* _Exercise instructions_
Drop all images. Then write out each line below exactly as given.

─── Dataset extract

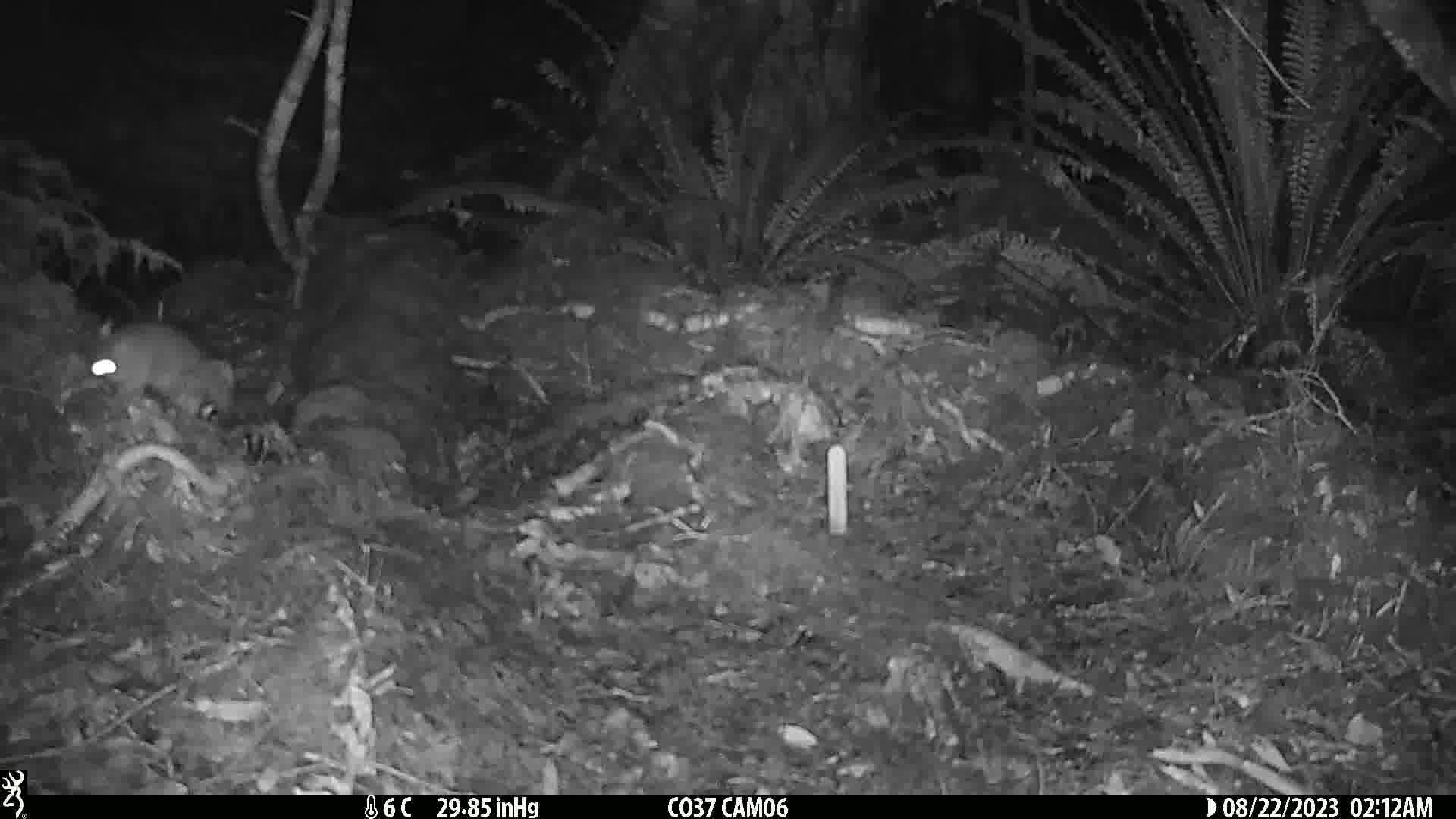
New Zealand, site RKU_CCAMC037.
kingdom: Animalia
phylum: Chordata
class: Mammalia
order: Rodentia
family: Muridae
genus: Rattus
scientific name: Rattus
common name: rat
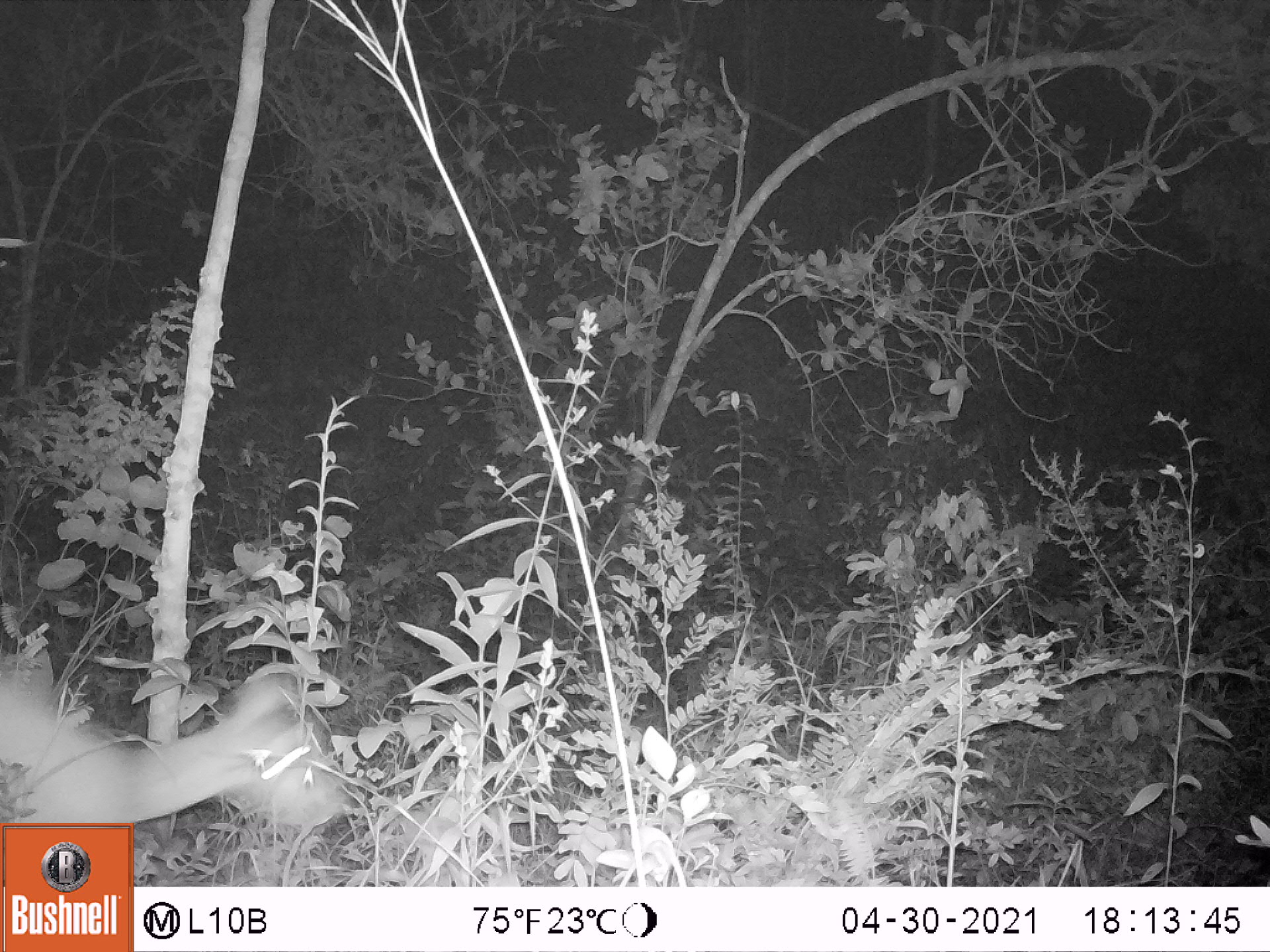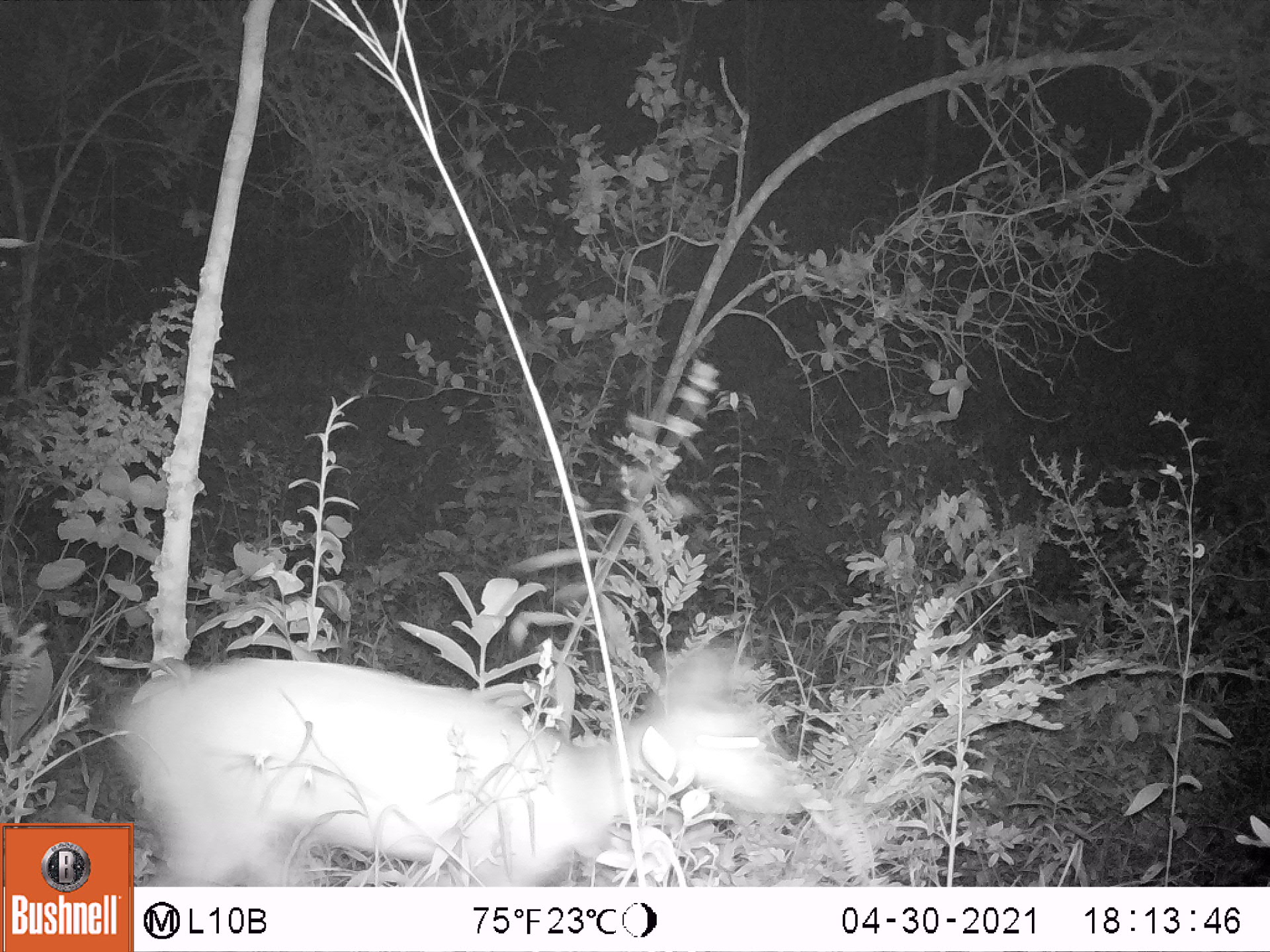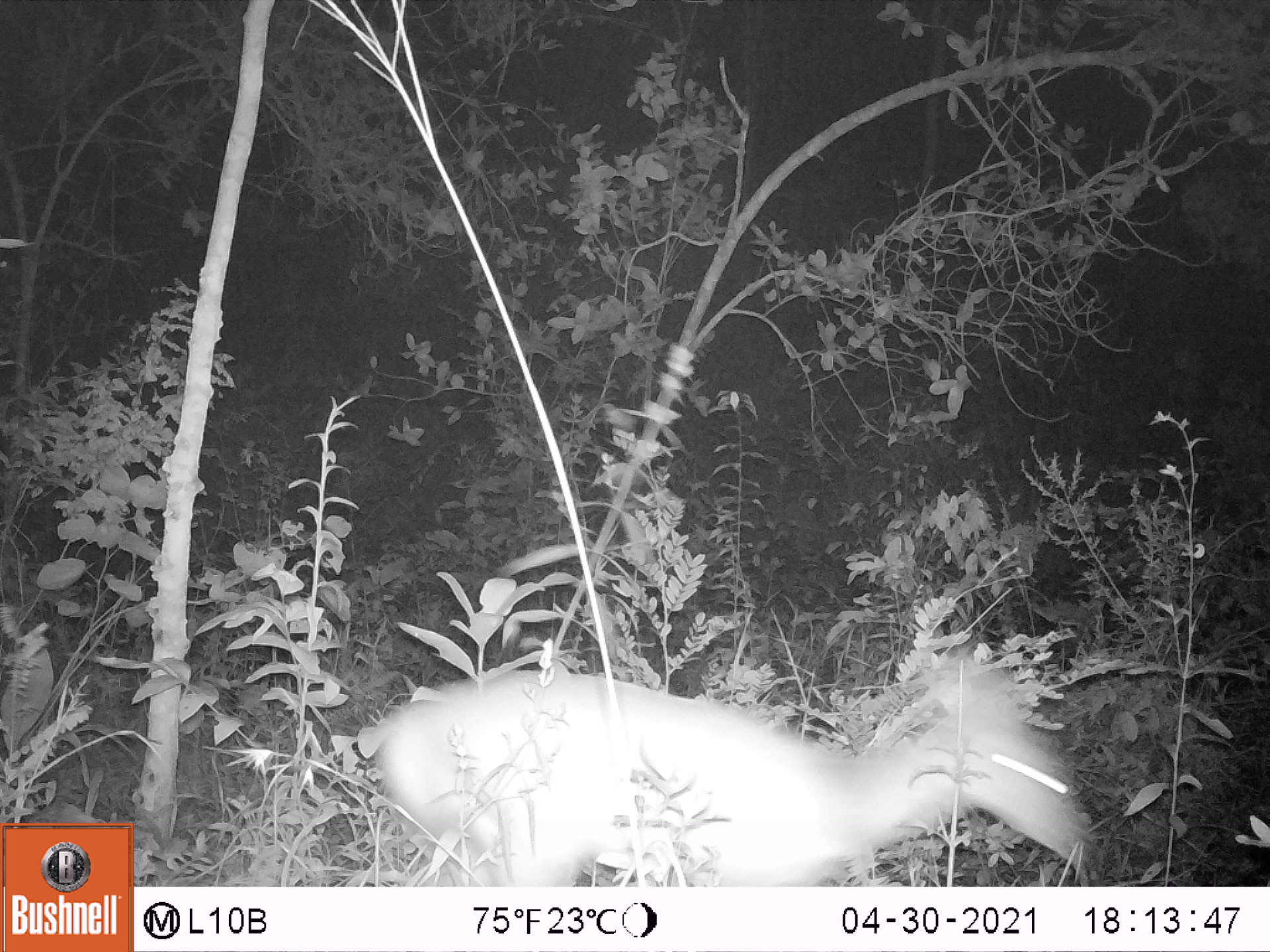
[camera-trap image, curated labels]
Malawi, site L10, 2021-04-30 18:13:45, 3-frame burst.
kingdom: Animalia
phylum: Chordata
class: Mammalia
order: Artiodactyla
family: Bovidae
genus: Tragelaphus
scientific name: Tragelaphus sylvaticus sylvaticus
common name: cape bushbuck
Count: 1.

──────

* _Answer section_
New Zealand, site RKU_CCAMC037.
kingdom: Animalia
phylum: Chordata
class: Mammalia
order: Rodentia
family: Muridae
genus: Rattus
scientific name: Rattus
common name: rat
[camera-trap image, curated labels]
Malawi, site L10, 2021-04-30 18:13:45, 3-frame burst.
kingdom: Animalia
phylum: Chordata
class: Mammalia
order: Artiodactyla
family: Bovidae
genus: Tragelaphus
scientific name: Tragelaphus sylvaticus sylvaticus
common name: cape bushbuck
Count: 1.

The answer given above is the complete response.